Tuesday, November 25, 2014

Should we fit maximal linear mixed models?

Recently, Barr et al published a paper in the Journal of Memory and Language, arguing that we should fit maximal linear mixed models, i.e., fit models that have a full variance-covariance matrix specification for subject and for items. I suggest here that the recommendation should not be to fit maximal models, the recommendation should be to run high power studies.

I released a simulation on this blog some time ago arguing that the correlation parameters are pretty meaningless.  Dale Barr and Jake Westfall replied to my post, raising some interesting points. I have to agree with Dale's point that we should reflect the design of the experiment in the analysis; after all, our goal is to specify how we think the data were generated. But my main point is that given the fact that the culture in psycholinguistics is to run low power studies (we routinely publish null results with low power studies and present them as positive findings), fitting maximal models without asking oneself whether the various parameters are reasonably estimable will lead us to miss effects.
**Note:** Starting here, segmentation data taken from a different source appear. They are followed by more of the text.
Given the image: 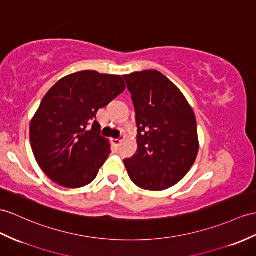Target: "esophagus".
<instances>
[{
    "label": "esophagus",
    "instance_id": "obj_1",
    "mask_svg": "<svg viewBox=\"0 0 256 256\" xmlns=\"http://www.w3.org/2000/svg\"><path fill=\"white\" fill-rule=\"evenodd\" d=\"M122 143V138H118V139H113V144L118 146Z\"/></svg>",
    "mask_w": 256,
    "mask_h": 256
}]
</instances>
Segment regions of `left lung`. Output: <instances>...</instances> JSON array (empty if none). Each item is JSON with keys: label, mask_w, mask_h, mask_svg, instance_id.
<instances>
[{"label": "left lung", "mask_w": 256, "mask_h": 256, "mask_svg": "<svg viewBox=\"0 0 256 256\" xmlns=\"http://www.w3.org/2000/svg\"><path fill=\"white\" fill-rule=\"evenodd\" d=\"M136 110L138 150L124 163L132 182L160 191L178 184L194 164L196 116L177 86L158 70L122 76Z\"/></svg>", "instance_id": "left-lung-1"}]
</instances>
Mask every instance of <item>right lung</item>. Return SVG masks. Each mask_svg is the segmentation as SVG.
<instances>
[{"instance_id":"add662e5","label":"right lung","mask_w":256,"mask_h":256,"mask_svg":"<svg viewBox=\"0 0 256 256\" xmlns=\"http://www.w3.org/2000/svg\"><path fill=\"white\" fill-rule=\"evenodd\" d=\"M126 89L117 74L82 70L58 81L30 122V143L41 170L66 188L91 184L110 154L96 113Z\"/></svg>"}]
</instances>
For me, the only useful recommendation to psycholinguists should be to run high power studies.

Consider two cases:

1. Run a low power study (the norm in psycholinguistics) where the null hypothesis is false.

If you blindly fit a maximal model, you are going to miss detecting the effect more often compared to when you fit a minimal model (varying intercepts only). For my specific example below, the proportions of false negatives is 38% (maximal) vs 9% (minimal).







In the top figure, we see that under repeated sampling, lmer is failing to estimate the true correlations for items (it's doing a better job for subjects because there is more data for subjects). Even though these are nuisance parameters, trying to estimate them for items in this dataset is a meaningless exercise (and the fact that the parameterization is going to influence the correlations is not the key issue here---that decision is made based on the hypotheses to be tested).

The lower figure shows that under repeated sampling, the effect (\mu is positive here, see my earlier post for details) is being missed much more often with a maximal model (black lines, 95% CIs) than with a varying intercepts model (red lines). The difference is in the miss probability is 38% (maximal) vs 9% (minimal).



2. Run a high power study.




Now, it doesn't really matter whether you fit a maximal model or not. You're going to detect the effect either way. The upper plot shows that under repeated sampling, lmer will tend to detect the true correlations correctly. The lower plot shows that in almost 100% of the cases, the effect is detected regardless of whether we fit a maximal model (black lines) or not (red lines).

My conclusion is that if we want to send a message regarding best practice to psycholinguistics, it should not be to fit maximal models. It should be to run high power studies. To borrow a phrase from Andrew Gelman's blog (or from Rob Weiss's), if you are running low power studies, you are leaving money on the table.

Here's my code to back up what I'm saying here. I'm happy to be corrected!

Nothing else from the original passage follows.